Many physicians use patient age to decide what therapy to give their patients until there are more validated biomarkers to direct treatment decisions.
Many physicians use patient age to decide what therapy to give their patients until there are more validated biomarkers to direct treatment decisions. Older patients often go undertreated because of concerns for limited tolerance to toxic therapies shows a literature data report. A study says that fit elderly non-small cell lung cancer (NSCLC) patients should be considered for salvage targeted therapy. It was published in the November 2012 issue of the International Association for the Study of Lung Cancer's (IASLC) Journal of Thoracic Oncology. The study looked at 255 NSCLC patients involved in the Biomarker-Integrated Approaches of Targeted Therapy for Lung Cancer Elimination (BATTLE) trial. Subgroups were analyzed comparing age groups 65 and older versus younger than 65 and 70 and older versus younger than 70.
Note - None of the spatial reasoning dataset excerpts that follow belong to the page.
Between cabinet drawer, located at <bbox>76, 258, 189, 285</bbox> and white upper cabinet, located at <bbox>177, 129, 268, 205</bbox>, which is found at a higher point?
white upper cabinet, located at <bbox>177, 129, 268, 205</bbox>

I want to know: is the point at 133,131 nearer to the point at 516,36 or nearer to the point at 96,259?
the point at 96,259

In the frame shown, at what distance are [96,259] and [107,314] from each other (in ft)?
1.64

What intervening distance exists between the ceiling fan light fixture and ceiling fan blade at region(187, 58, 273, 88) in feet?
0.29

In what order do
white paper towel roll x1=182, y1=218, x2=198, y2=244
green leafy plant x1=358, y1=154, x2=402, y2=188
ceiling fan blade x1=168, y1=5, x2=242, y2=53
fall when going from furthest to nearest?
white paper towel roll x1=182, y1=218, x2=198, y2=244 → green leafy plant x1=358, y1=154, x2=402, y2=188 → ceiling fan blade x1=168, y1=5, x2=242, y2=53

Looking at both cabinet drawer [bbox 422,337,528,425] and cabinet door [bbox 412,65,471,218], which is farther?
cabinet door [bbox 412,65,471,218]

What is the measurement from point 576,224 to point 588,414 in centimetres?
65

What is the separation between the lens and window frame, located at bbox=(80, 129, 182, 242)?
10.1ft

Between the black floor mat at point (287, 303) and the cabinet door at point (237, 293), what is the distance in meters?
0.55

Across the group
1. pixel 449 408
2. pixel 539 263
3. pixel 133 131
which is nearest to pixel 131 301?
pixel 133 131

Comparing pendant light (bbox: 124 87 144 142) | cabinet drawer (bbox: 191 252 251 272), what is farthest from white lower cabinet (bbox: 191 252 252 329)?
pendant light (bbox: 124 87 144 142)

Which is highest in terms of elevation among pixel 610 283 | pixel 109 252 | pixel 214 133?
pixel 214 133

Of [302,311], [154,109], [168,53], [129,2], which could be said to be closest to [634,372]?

The authors conclude that fit elderly patients should be considered for salvage targeted therapy. As far as toxicity, there was no increased incidence of pneumothorax in patients over 65. There was no difference in overall response rate between any age group or sex. And, there was no difference in progression-free survival between any of the overall age groups.
The authors note that the elderly patients in BATTLE did experience "more nonhematologic toxicities, primarily diarrhea and gastrointestinal complaints, but they were able to undergo diagnostic core needle biopsies and subsequent targeted therapy treatment without increased incidence of pneumothorax or treatment-related mortality." Of note, the study showed elderly men had both improved disease control rate and progression-free survival compared with younger men.